§ PROBLEM TO WORK ON
Below are the records; copy every line in them that holds the string "common".

§ INPUT DATA
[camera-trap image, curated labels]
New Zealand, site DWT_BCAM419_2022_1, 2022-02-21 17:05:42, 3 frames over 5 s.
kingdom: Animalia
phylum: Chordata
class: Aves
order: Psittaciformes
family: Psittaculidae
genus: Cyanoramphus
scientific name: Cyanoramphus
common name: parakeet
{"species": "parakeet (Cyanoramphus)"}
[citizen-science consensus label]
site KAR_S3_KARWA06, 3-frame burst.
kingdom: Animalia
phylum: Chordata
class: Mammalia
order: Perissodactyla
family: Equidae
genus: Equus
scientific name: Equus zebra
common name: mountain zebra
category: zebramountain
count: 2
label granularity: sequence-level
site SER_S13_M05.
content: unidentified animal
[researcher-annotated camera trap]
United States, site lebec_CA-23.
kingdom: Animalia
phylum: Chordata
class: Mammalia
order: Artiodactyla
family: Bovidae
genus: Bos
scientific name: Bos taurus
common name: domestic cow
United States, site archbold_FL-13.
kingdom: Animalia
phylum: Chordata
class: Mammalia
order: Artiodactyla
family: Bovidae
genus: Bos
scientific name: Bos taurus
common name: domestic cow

§ EXERCISE SOLUTION
common name: parakeet
common name: mountain zebra
common name: domestic cow
common name: domestic cow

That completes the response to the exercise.